# Burning Ash FIrewood



## lawandorder (Dec 15, 2008)

Anyone ever burn ash in gassifier.  My "seasoned" wood pile is not seasoned. I found someone selling log length ash rounds. They are not split but the seller says you can split it and burn it right away. It was cut in may of 2008 and been sitting stored in a garage. I was just wondering if I will be able to split it down and let it dry for a month or so and hopefully it will be dry (less than 25% MC ) Any help appreciated as always.


----------



## Eric Johnson (Dec 15, 2008)

That's what they say about white ash, but it's better when dried. Dry ash is good firewood. Not as good as oak, beech & hard maple, but decent. I can't tell you how it burns in a gasifier because I've never burned any, but I'm guessing pretty darn good.


----------



## ikessky (Dec 15, 2008)

White ash is very low in moisture content to begin with (mid-40%).  I'm not familiar with the gassifiers, but I had a large blown over white ash that I cut up and split in September and I'm burning it in an add-on furnace.  The tree was probably down sometime this summer.  The leaves were all still green and there were new shoots starting.


----------



## Tony H (Dec 15, 2008)

I have just burned some Ash in my EKO and it was not real seasoned and it burned ok I just had to open up the fan cover a little and it would take a little longer to get up to temp on a new load but other than that it worked fine.


----------



## Steaming Pile (Dec 15, 2008)

I dumped a large ash round (probably 16" through) in my GW about a week ago just to see how it would do. Dad always said you can burn it green with out any fear of creosote. This was cut in Sept. and still very much green. It heated the house all day and burned to powder.


----------



## ikessky (Dec 15, 2008)

Still Smokin’ said:
			
		

> I dumped a large ash round (probably 16" through) in my GW about a week ago just to see how it would do. Dad always said you can burn it green with out any fear of creosote. This was cut in Sept. and still very much green. It heated the house all day and burned to powder.

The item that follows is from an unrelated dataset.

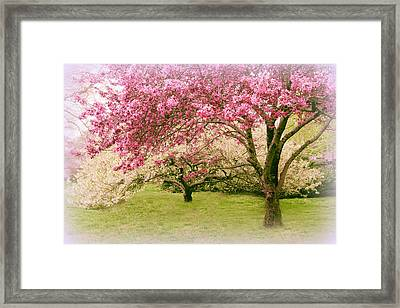 Framed Print featuring the photograph Crabapple Confection by Jessica Jenney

That's one of the drawbacks to white ash.  It doesn't coal as well as other hardwoods like maple and oak.


----------



## ISeeDeadBTUs (Dec 15, 2008)

If you have to burn unseasoned wood, ash is the safest bet I know of. Still not as good as seasoned. I've never seen an ash that was big enough to need splitting.

I think from a technical standpoint there is quite a difference in BTU value depending on the type od Ash. However, I'm not smart enough to know the difference between types.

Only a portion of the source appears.